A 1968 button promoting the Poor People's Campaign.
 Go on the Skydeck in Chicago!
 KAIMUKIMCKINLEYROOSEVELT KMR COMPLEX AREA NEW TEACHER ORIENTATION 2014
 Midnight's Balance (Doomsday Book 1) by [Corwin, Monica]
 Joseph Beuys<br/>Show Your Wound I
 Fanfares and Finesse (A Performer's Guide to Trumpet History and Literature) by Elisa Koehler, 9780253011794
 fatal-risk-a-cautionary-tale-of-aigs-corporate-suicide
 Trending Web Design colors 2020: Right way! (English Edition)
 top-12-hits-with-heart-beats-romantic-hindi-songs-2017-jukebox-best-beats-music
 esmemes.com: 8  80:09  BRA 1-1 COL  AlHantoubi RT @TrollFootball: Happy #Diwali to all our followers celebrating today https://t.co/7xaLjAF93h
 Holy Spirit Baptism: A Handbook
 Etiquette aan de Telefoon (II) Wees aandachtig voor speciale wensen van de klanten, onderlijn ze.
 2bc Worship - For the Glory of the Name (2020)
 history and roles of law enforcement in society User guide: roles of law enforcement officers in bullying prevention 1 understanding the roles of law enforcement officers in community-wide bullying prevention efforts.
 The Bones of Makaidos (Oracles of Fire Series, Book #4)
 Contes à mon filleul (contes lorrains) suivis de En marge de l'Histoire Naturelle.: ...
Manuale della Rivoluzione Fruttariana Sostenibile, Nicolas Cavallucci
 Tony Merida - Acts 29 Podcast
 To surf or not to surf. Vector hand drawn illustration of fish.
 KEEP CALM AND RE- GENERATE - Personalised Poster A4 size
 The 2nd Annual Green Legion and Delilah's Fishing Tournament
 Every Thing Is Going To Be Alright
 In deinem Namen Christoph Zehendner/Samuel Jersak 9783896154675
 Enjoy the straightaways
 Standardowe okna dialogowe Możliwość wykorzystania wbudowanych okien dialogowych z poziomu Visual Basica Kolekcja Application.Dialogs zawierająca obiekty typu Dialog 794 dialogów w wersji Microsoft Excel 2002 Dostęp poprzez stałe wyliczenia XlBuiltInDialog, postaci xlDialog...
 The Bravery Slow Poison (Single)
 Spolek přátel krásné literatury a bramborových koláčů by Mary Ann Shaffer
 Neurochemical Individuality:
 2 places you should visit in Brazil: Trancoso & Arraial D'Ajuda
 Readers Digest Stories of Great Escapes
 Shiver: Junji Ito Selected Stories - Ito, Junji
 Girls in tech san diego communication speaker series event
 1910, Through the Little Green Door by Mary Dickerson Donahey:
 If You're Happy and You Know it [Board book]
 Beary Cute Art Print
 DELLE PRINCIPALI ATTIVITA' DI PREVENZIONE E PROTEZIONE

──────────

Find the word "Happy" in the records and pull out each line that has it.

* _Your solution_
 esmemes.com: 8  80:09  BRA 1-1 COL  AlHantoubi RT @TrollFootball: Happy #Diwali to all our followers celebrating today https://t.co/7xaLjAF93h
 If You're Happy and You Know it [Board book]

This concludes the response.